Keywords

1 Introduction

Wikipedia is the most substantial encyclopedia freely available on the Web. It has been developed and curated by a large number of users over time and represents the common sense about facts, people and the broadest type of topics currently found on the Web.

One of the outstanding features of Wikipedia is the categorization system used to index its internal content. Very briefly, there are a finite number of top categories that represents the whole Wikipedia content. These top categories, as well as their subcategories, are not fixed and are maintained and curated by Wikipedia users.

The primary purpose of this research is to create a general-purpose classification tool based on Wikipedia Categorization scheme that can categorize text-based content on the Web, for instance, scientific articles, web pages or even posts on social media. At the current stage, it is possible to categorize any textual content in different languages via a web interface or API.

2 Related Work

The depth and coverage of Wikipedia has attracted the attention of many researchers who have used it as a knowledge resource for several tasks, including text categorization [2], predicting document topics [8] and computing semantic relatedness [3, 6, 7].

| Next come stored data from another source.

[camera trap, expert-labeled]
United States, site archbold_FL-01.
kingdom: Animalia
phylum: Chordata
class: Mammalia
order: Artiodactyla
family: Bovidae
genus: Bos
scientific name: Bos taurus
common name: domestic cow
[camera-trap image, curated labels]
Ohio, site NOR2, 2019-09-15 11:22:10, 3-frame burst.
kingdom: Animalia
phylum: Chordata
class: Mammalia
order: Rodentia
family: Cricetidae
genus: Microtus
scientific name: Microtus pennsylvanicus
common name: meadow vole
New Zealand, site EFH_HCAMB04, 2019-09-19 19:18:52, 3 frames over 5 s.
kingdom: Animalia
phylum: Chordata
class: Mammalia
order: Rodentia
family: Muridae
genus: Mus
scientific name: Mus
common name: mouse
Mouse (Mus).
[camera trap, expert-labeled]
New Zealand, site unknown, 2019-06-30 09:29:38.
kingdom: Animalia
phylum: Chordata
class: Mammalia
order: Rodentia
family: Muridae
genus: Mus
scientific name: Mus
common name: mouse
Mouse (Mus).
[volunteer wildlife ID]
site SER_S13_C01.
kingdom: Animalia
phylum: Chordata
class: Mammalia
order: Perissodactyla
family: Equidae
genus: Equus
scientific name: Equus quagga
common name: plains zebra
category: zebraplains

Halavais and Lackaff [4] quantitatively compared the distribution of 3,000 Wikipedia articles coded into Library of Congress categories with a distribution of published books. They found substantial overlap between Wikipedia categories and topics from other encyclopedias. Kittur [5] demonstrated a simple technique for determining the distribution of topics for articles in Wikipedia, mapping all items to the top categories. The process was based on building the Category Graph of Wikipedia and counting the edges on the shortest paths from the categories of an article to the top categories of Wikipedia. Farina [1] improved this by penalizing edges followed in the wrong direction concerning the hierarchy. Strube and Ponzetto [9] developed a system named WikiRelate!. They used data from Wordnet, Wikipedia, and Google for computing degrees of semantic similarity and reported that Wikipedia outperforms Wordnet. They used different measures for computing semantic relatedness and showed good results with the one based on paths.

3 TagTheWeb - Approach Overview

Our primary goal is to take advantage of the Wikipedia body of knowledge to automatically categorize any text-based content on the Web according to the collective knowledge of Wikipedia contributors. A processing chain to generate a generic categorization was developed based on three steps: (i) Text Annotation; (ii) Categories Extraction; (iii) Fingerprint Generation.

As the basis for our approach, we consider the relationships of Wikipedia Categories as a directed graph. Let \(G=(V, E)\) be a graph, where V is the set of nodes representing Wikipedia categories, and E is the set of edges representing the relationships between two categories.

To make it simple to understand, let us illustrate the steps.

3.1 Text Annotation

When dealing with the Web of Documents, we are primarily working with unstructured data, which, in turn, hinders data manipulation and the identification of atomic elements in texts. To alleviate this problem, information extraction (IE) methods, such as Named-Entity Recognition (NER) and name resolution, are employed. These tools automatically extract structured information from unstructured data and link them to external knowledge bases in the Linked Open Data cloud (LOD), which is DBpedia in this case.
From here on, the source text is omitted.